**Information given**
• • •

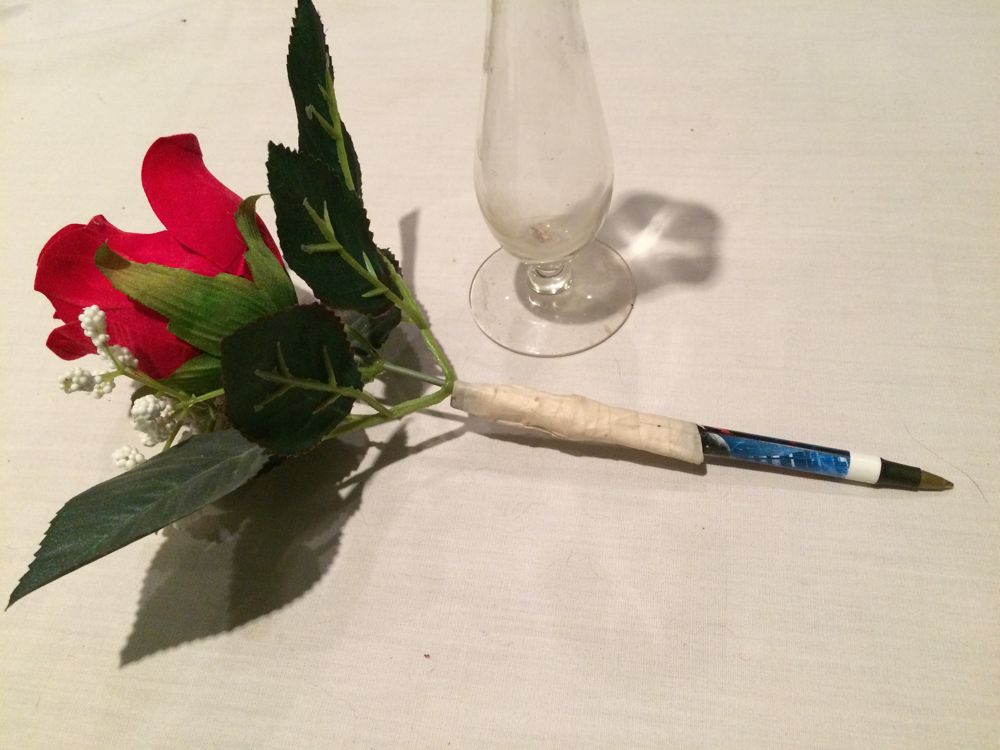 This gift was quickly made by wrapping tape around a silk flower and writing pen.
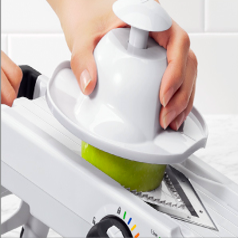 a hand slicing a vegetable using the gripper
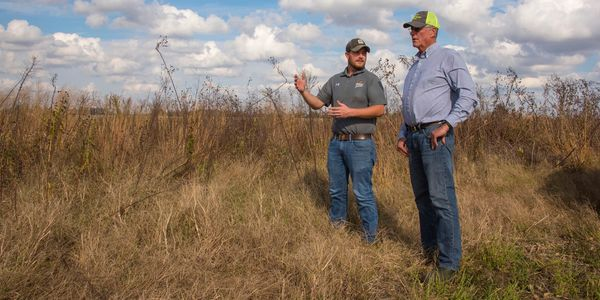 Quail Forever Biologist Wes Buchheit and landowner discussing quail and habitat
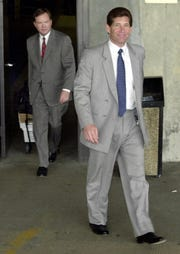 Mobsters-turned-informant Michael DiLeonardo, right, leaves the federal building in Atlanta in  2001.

• • •

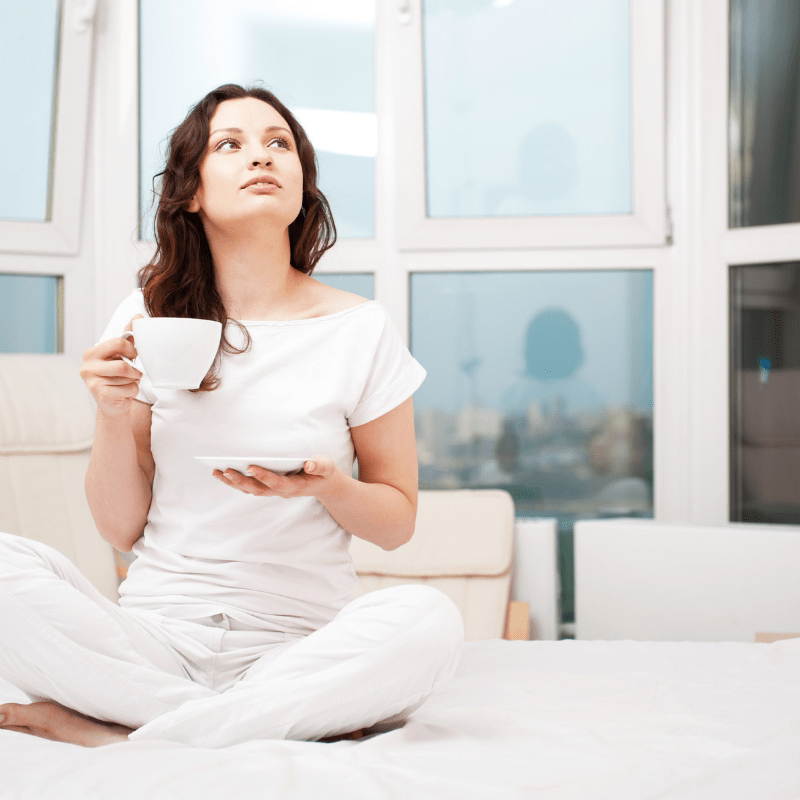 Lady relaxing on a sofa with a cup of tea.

• • •

**Problem statement**
Would you restate, exactly and with no pictures, the lines of the entries above from the one containing "This gift was" through the one containing "Mobsters-turned-informant Michael DiLeonardo, right, leaves"?

**Response below**
 This gift was quickly made by wrapping tape around a silk flower and writing pen.
 a hand slicing a vegetable using the gripper
 Quail Forever Biologist Wes Buchheit and landowner discussing quail and habitat
 Mobsters-turned-informant Michael DiLeonardo, right, leaves the federal building in Atlanta in  2001.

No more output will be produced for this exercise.